• [Provided text]:
• • •
I have followed the suspension and recent reinstatement of Orange

Coast College professor Kenneth Hearlson with special interest because of

my own teaching background.

Several things strike me about this affair, which was drawn out much

too long. First, it was mishandled by the administration, which should

have included the department faculty in an immediate hearing and thus

avoided the charges of abuse of power when Hearlson was suspended.

Second, the academic freedom question was a no-brainer from the

beginning, and allowing it to become an issue alienated groups that might

have been sympathetic to the administration on other grounds. And, third,

teachers who now say they are curtailing classroom debate because this

affair has had a “chilling effect” on teaching freedom are misreading

what took place. If anything, they probably have more latitude than they

had before, and if they don’t believe that, they should start pushing the

edges to find out.

Unfortunately, the issue of academic freedom can sometimes be used to

obscure the rational limits of classroom teaching behavior. That was the

real issue here and the reason for the administrative letter of

“reprimand” that followed Hearlson’s reinstatement. But the way this

affair played out, the letter simply acerbated all the bad feeling that

could have been mitigated early on by Hearlson’s peers working with the

administration.

I was teaching in the English Department at UC Irvine during the

chaotic campus period of the Vietnam War. We had several instances

similar to the Hearlson episode. There was a process in place to handle

them that began with faculty committees and ended with administrative

action in which faculty recommendations weighed heavily. And although

those decisions seldom left everyone happy, they did grow out of the

credibility of an established procedure.

But I find the review process both less important and less interesting

than the dynamics of teaching -- especially at the college level, where

very few classroom restrictions beyond command of the subject matter are

put on a qualified teacher. The almost unlimited possibilities for

crossing the line into some form of inappropriate classroom behavior are

entirely under the control of the teacher and his or her ethical

sensibilities.

There are few power trips more exhilarating than standing before a

classroom of college students to whom you represent knowledge they would

like to acquire and the wisdom and experience to put it in a workable

perspective. The teacher is on all the time, and it is almost impossible

to avoid a sense of performing. The recent play -- now on Broadway --

about Cal Tech’s Richard Feynman is a case in point. He was both an

outstanding teacher and a fine performer.

In this mix, the teacher’s biases are almost always apparent -- at

least at the college level. I’m sure none of my students had any doubt

about my political views. This adds seasoning to the teaching. But it can

also pose serious problems when the personal convictions of the teacher

make the leap from supportable opinions to Absolute Truth -- especially

if that truth is based heavily on emotional content. When that happens,

the students who don’t share the teacher’s opinions become nonbelievers

who need to be set straight.
• • •
• [To be done]:
A – According to the piece on the Hearlson affair, where was the writer teaching during the Vietnam War period?
B – From the piece on the Hearlson affair, return the stretch from "make the leap" through "be set straight.", copied word for word.

• [Dataset extract]:
• • •
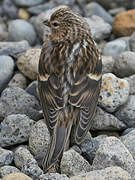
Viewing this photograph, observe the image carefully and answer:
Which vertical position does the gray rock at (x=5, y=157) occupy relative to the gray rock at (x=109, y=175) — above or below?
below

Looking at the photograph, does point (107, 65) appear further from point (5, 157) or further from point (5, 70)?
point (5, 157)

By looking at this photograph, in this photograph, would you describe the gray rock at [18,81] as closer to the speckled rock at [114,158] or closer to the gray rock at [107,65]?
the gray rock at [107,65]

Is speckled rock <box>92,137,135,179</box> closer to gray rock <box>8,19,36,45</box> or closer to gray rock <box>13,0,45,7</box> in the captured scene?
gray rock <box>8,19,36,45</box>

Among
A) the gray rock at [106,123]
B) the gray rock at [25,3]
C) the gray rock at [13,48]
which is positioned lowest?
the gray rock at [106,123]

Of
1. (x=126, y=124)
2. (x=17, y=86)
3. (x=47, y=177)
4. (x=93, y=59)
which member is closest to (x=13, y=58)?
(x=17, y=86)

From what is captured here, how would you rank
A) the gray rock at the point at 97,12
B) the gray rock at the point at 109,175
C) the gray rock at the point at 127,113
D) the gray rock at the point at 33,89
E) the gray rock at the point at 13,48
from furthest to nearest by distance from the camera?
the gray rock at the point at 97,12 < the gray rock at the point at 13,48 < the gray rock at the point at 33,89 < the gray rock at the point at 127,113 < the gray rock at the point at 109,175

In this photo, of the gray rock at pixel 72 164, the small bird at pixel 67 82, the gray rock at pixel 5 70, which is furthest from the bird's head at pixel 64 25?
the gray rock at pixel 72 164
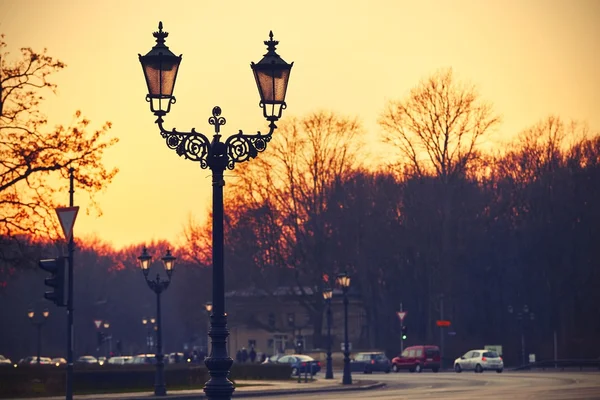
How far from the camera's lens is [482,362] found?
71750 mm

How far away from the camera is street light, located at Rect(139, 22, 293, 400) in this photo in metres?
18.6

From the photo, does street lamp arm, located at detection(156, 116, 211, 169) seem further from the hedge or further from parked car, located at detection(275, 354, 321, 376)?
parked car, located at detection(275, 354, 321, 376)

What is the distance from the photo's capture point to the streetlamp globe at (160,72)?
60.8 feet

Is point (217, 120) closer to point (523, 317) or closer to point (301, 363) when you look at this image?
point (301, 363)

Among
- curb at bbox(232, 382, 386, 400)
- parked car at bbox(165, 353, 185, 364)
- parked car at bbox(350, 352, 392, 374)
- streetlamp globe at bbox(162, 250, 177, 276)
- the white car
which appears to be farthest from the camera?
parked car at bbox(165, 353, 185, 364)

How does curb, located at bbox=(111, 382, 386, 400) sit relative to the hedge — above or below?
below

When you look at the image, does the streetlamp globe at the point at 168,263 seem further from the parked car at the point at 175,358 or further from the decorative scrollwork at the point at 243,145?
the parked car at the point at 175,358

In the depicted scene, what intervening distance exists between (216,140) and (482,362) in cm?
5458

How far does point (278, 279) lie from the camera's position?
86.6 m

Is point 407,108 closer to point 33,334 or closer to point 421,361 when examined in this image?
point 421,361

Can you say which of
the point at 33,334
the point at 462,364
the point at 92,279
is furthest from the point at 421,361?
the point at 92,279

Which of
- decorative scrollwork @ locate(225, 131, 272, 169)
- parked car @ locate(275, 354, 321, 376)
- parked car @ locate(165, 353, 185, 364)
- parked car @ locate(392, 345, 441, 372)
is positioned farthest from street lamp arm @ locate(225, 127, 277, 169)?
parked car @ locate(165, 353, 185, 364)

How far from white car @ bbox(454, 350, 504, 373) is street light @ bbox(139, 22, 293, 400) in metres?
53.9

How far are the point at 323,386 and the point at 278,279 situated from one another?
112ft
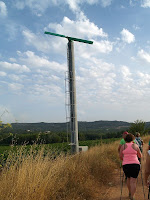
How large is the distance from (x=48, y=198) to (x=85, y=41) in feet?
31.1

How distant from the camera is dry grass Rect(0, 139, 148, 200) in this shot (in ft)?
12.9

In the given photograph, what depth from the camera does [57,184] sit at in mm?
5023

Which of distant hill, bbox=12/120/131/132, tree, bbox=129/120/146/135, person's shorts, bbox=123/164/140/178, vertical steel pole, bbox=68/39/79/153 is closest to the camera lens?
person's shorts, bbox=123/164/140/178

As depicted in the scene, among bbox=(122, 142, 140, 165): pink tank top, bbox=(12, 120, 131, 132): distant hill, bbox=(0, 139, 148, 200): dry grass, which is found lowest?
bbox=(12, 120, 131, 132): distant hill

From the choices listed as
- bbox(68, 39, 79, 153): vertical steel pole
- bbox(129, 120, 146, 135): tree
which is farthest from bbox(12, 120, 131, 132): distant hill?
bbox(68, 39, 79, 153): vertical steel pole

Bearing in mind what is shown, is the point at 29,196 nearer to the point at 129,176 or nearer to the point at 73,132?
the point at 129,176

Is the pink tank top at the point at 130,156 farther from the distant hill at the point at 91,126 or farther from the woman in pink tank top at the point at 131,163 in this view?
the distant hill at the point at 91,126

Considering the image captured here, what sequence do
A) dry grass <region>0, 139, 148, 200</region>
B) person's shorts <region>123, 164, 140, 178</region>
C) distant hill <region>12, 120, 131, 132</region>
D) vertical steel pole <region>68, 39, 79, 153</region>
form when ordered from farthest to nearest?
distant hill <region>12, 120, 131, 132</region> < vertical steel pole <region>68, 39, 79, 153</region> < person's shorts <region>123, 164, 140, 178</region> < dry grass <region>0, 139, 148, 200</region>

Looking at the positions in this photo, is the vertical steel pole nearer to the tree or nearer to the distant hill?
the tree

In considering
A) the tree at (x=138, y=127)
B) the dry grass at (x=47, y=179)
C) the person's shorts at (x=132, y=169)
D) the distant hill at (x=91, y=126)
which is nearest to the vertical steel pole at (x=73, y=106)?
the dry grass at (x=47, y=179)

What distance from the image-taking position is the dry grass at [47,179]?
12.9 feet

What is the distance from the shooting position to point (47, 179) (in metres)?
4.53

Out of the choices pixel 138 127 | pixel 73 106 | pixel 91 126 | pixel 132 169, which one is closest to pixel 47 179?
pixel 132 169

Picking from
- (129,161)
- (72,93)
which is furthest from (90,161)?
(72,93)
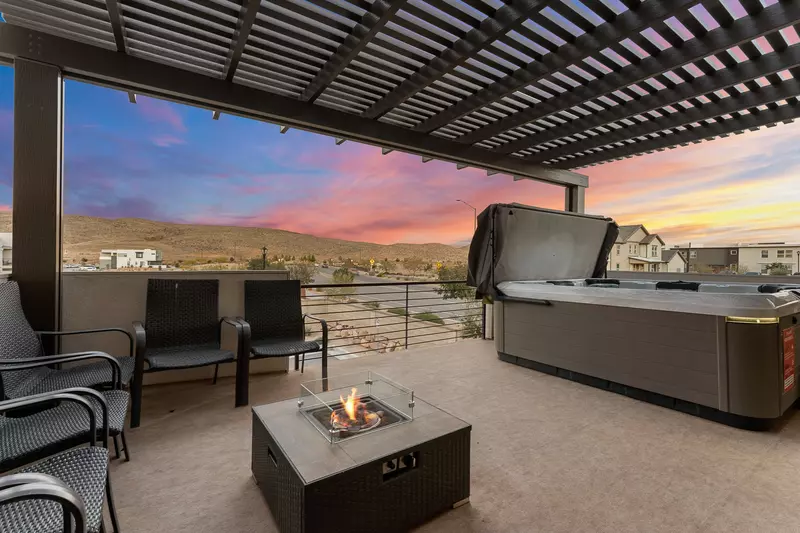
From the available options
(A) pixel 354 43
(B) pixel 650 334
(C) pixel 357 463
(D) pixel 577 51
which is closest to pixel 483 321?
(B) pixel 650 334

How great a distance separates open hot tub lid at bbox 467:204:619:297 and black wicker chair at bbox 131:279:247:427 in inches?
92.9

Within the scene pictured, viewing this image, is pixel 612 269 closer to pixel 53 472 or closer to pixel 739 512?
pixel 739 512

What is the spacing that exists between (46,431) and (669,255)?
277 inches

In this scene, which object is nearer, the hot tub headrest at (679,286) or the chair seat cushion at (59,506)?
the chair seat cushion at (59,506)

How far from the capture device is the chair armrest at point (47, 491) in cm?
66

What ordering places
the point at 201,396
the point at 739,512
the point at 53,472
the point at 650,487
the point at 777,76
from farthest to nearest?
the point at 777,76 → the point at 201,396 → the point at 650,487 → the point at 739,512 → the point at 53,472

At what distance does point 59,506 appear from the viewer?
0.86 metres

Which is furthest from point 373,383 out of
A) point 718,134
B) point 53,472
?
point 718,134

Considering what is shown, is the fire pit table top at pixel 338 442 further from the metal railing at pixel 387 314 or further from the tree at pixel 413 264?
• • •
• [Answers for the exercise]:
A – In the English Department at UC Irvine.

B –
make the leap from supportable opinions to Absolute Truth -- especially

if that truth is based heavily on emotional content. When that happens,

the students who don’t share the teacher’s opinions become nonbelievers

who need to be set straight.